Human civilisation has had an impact on the world, and it continues to have an even greater impact. One of these is that the forests have been cleared and especially so in flat lowlands, so that they have gradually become restricted to steep terrain. This pattern is now emerging all across the world.
Developed countries have been particularly efficient at removing forests from fertile, flat areas of land. The process has been going on throughout the last centuries, for example in Europe. And there is a clear correlation. The better the economy, the better the political organisation, and the more orderly societal conditions a country has, the more efficient the population has been at restricting forests to steep areas, reflecting their lower utility and value.
Researchers at Aarhus University, Denmark, have reached this conclusion by making use of the rapidly increasing amount of data from satellites that monitor the global environment with a high level of detail. The researchers analysed high-resolution global satellite data describing the distribution of tree cover in the period 2000-2005, linking this to global data for terrain (slope), climate, human activity, and a number of political and socio-economic factors.
The study is being published in Nature Communications on Tuesday 24 September 2013.

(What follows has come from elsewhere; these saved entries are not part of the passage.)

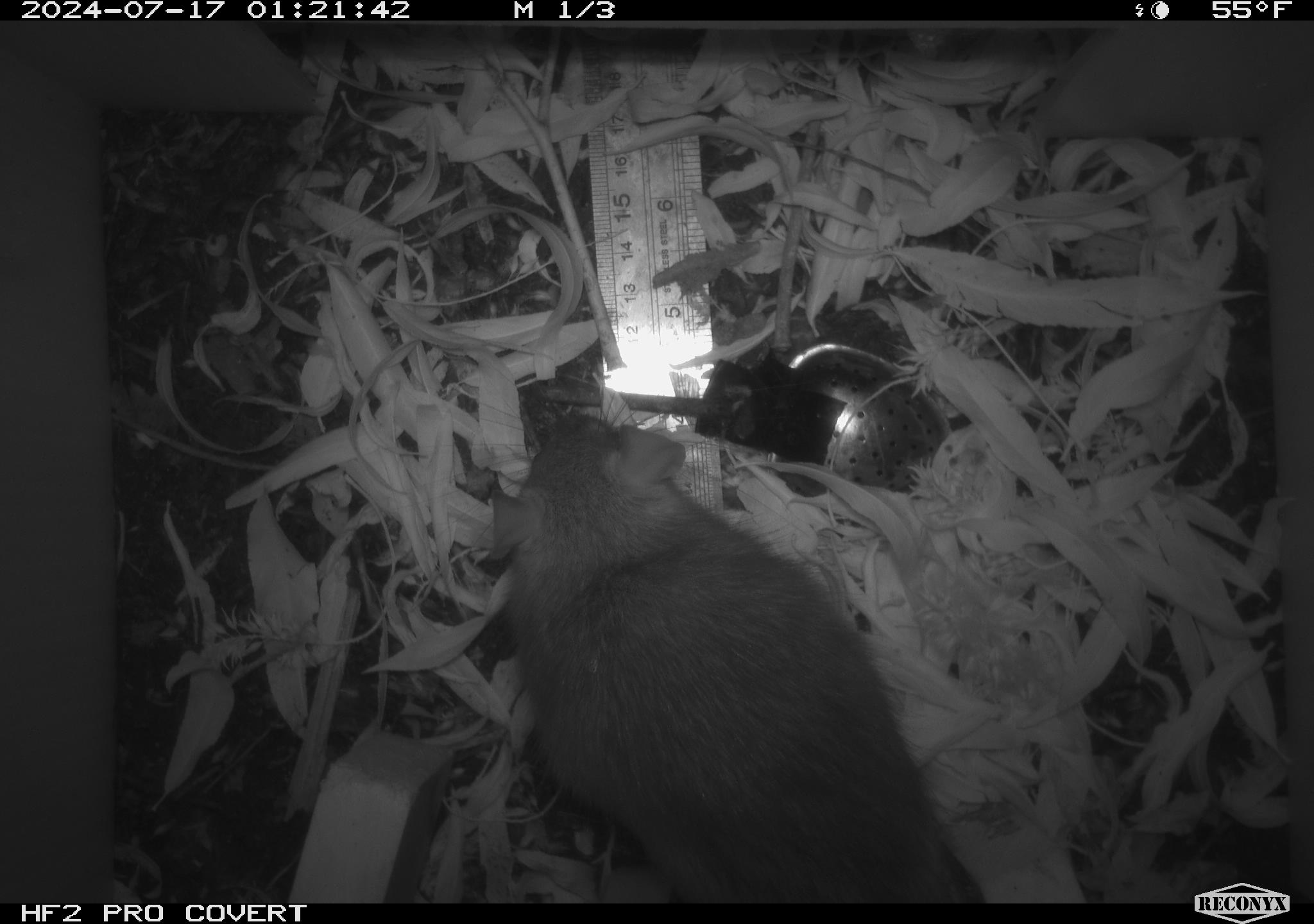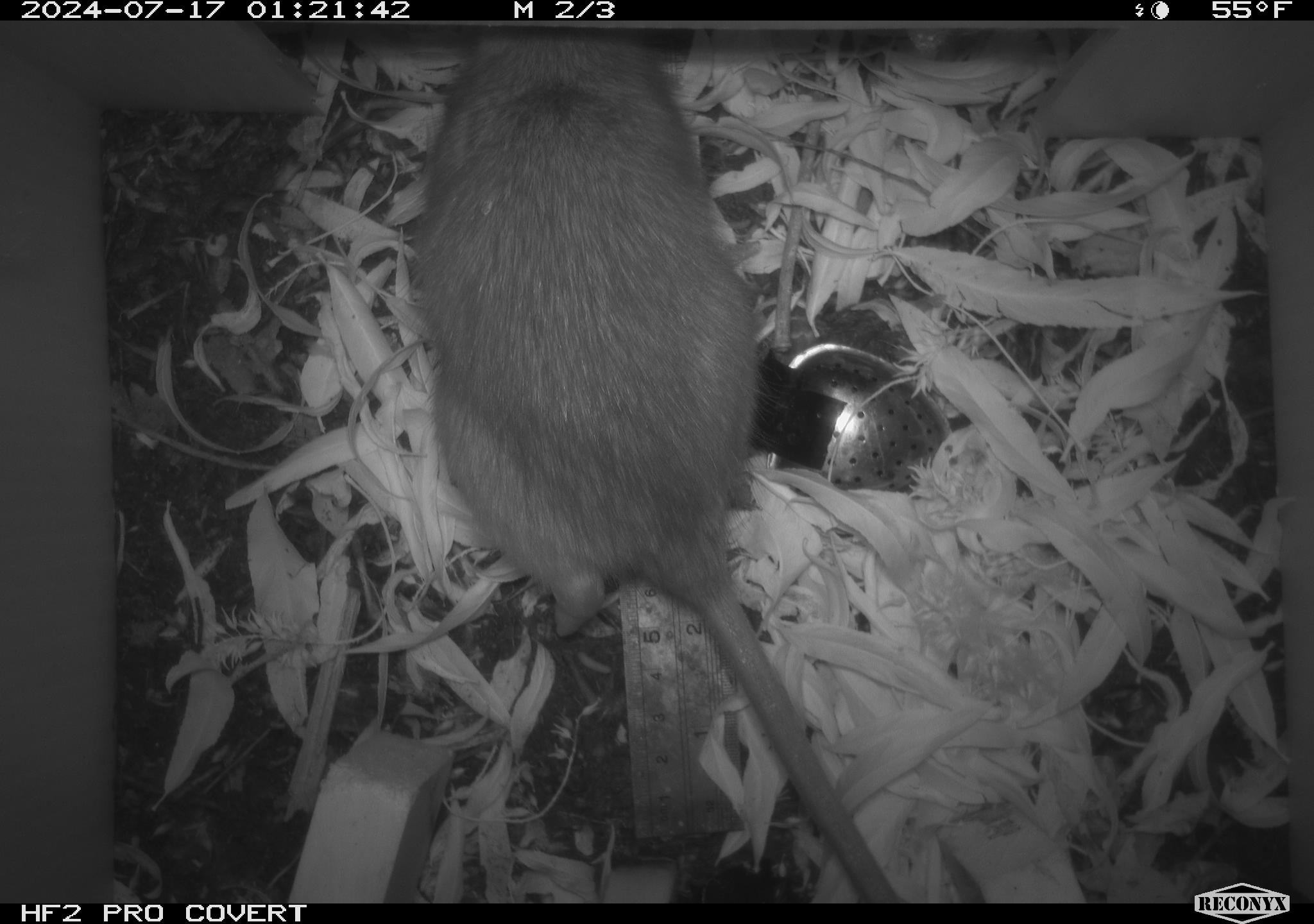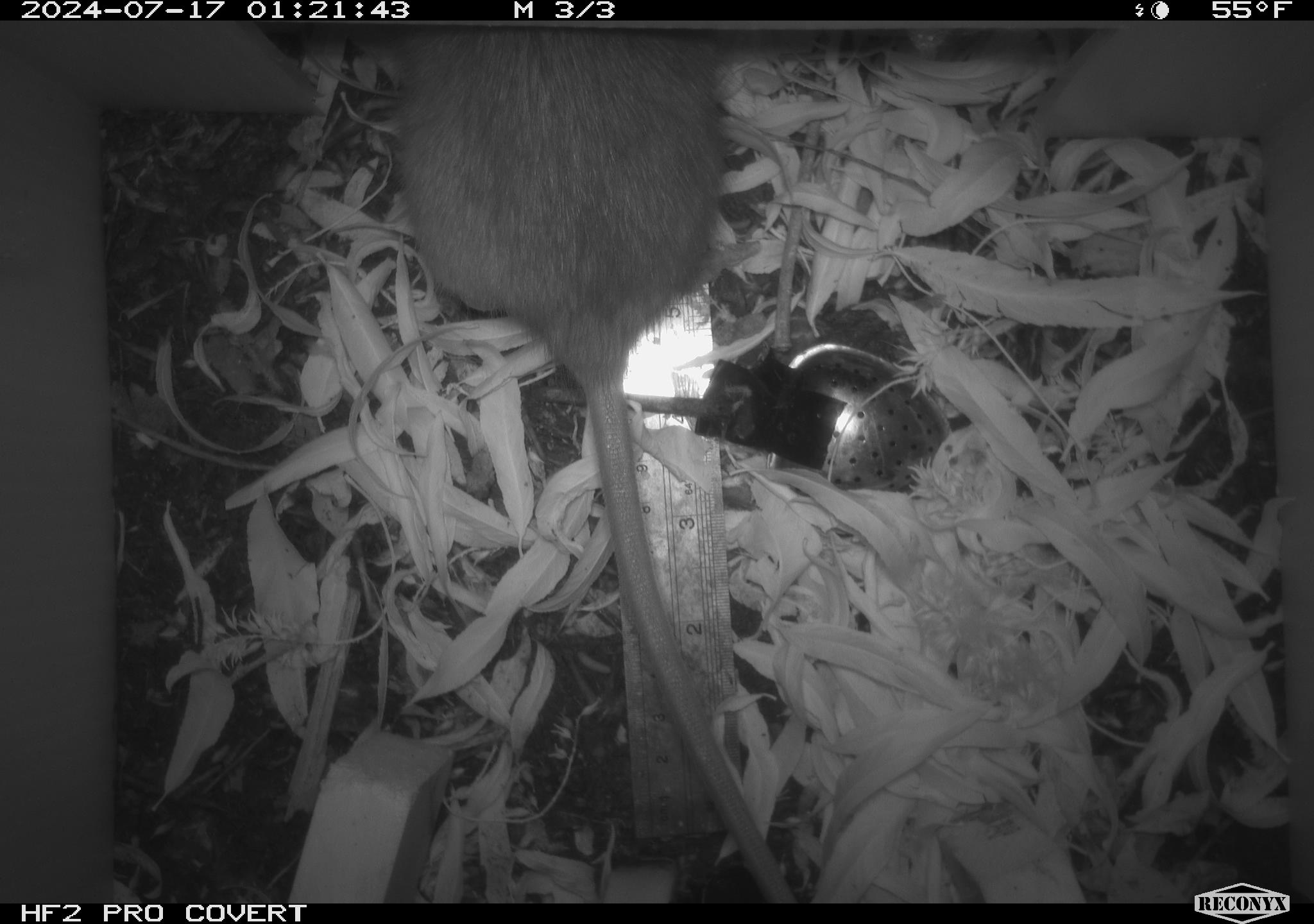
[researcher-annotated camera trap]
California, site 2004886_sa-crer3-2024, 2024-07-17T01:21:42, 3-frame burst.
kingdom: Animalia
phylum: Chordata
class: Mammalia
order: Rodentia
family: Muridae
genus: Rattus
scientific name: Rattus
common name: rat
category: rattus species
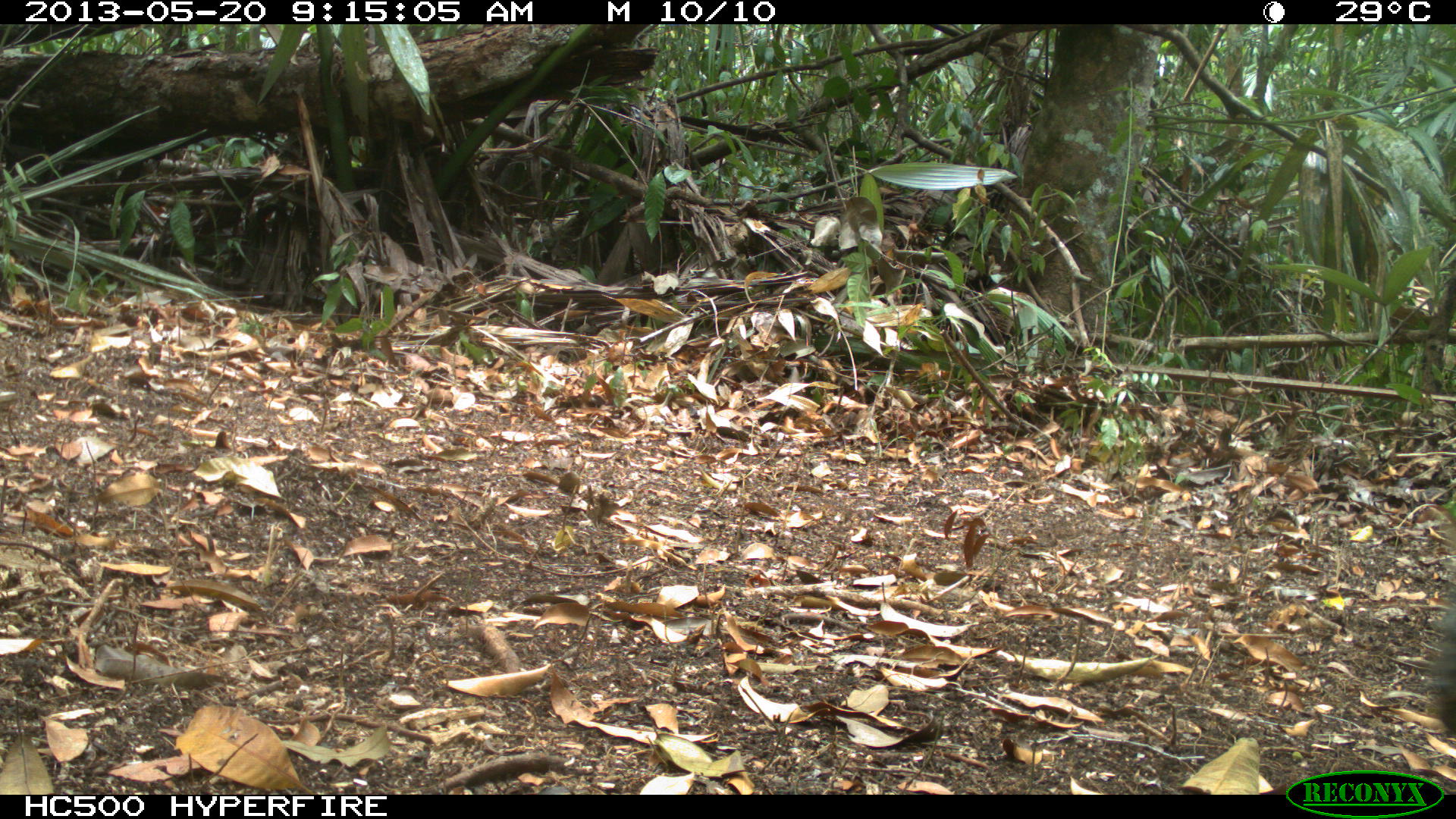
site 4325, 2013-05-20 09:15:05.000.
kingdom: Animalia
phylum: Chordata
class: Mammalia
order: Carnivora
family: Canidae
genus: Urocyon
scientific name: Urocyon cinereoargenteus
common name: gray fox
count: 1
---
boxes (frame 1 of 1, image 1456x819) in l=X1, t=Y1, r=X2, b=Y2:
urocyon cinereoargenteus: l=1431, t=602, r=1451, b=743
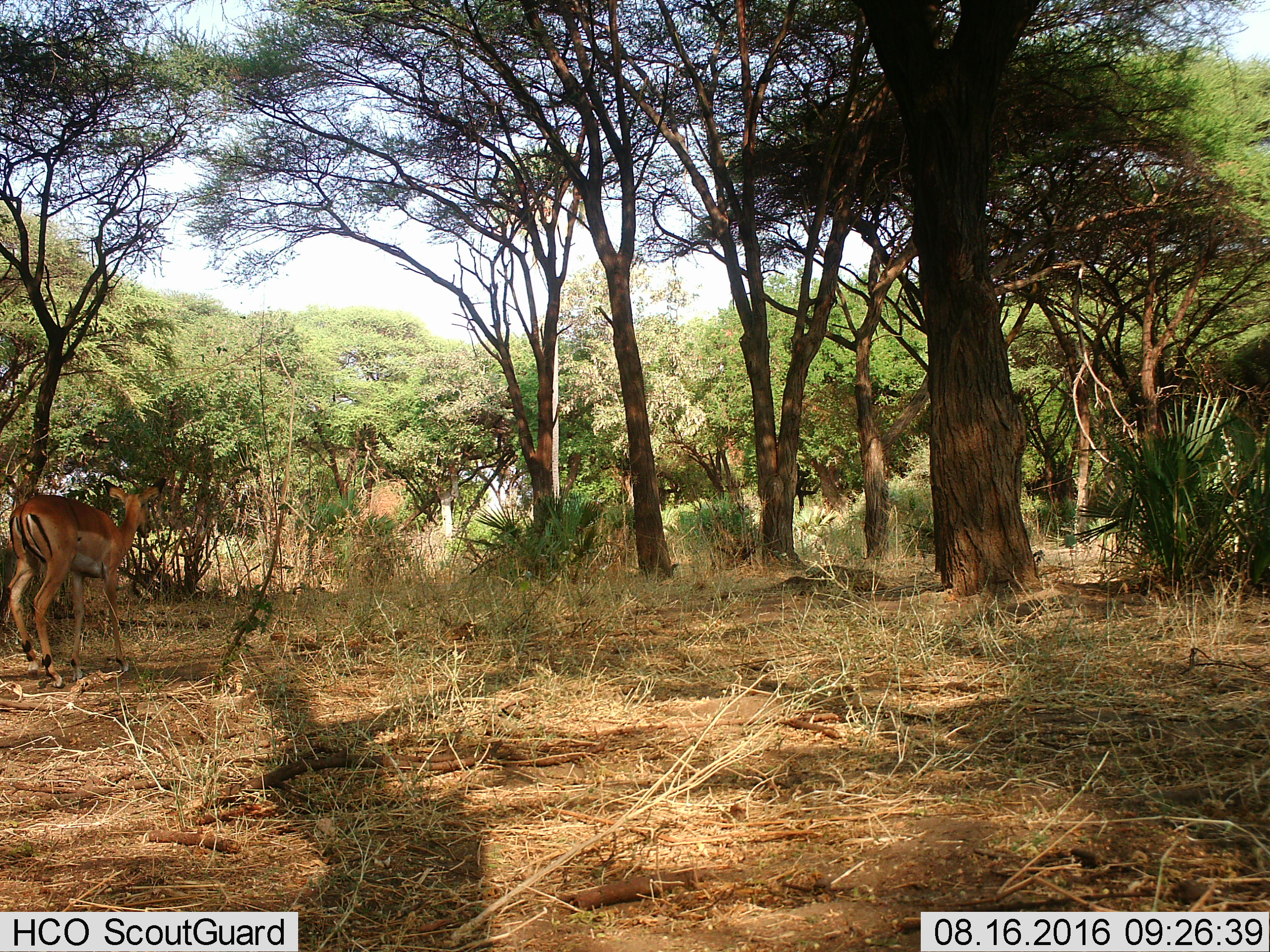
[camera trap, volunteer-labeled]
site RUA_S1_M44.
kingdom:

A tendency that is spreading
While the process has been going on in densely populated, developed countries for a long time, it has also accelerated in recent times in less well-developed countries and societies, which have also started to clear forests to make room for agriculture and urban development. In thinly populated areas such as parts of Amazon, Siberia and Congo, there are still large, continuous stretches of unspoiled forests. As populations grow and human impacts increase, however, development will increasingly affect even these relatively isolated areas.
The more well-developed societies around the world are now increasingly replanting trees, just as forests are naturally regrowing in areas that have been abandoned as people move to the cities. These dynamics occur in steep areas in particular, given modern efficient land use practices cannot easily be implemented here, strengthening the development leading towards future forests becoming concentrated on slopes.
This development gives rise to concern about the biodiversity of the forests of the future, according to Brody Sandel, who is one of the researchers responsible for the study.
"The remaining forests on slopes are typically divided into smaller areas that are not continuous. For example, fragmentation reduces the availability of interior forest habitat that is preferred by many bird species. There are also a number of large predators, such as big cats like the tiger, which require extensive areas of continuous forest to be able to get enough food or avoid human persecution," explains Brody Sandel.
In addition, small and fragmented forests are subject to more wind impact, more intense sunlight on the forest floor, and more disturbance. This results in a hotter and drier microclimate, and will have an impact on species composition in the forests of the future, promoting species that do not require a stable, dense forest environment.
"On the other hand, species in steep mountainous areas can better track their preferred climate as it becomes warmer. Hence, considering future climate change, it's fortunate that forests will especially occur on steep terrain in the future. It's thus a blessing in disguise that the general loss of forests has less effect on slopes," adds Professor Jens-Christian Svenning, Aarhus University, who is spearheading the research project.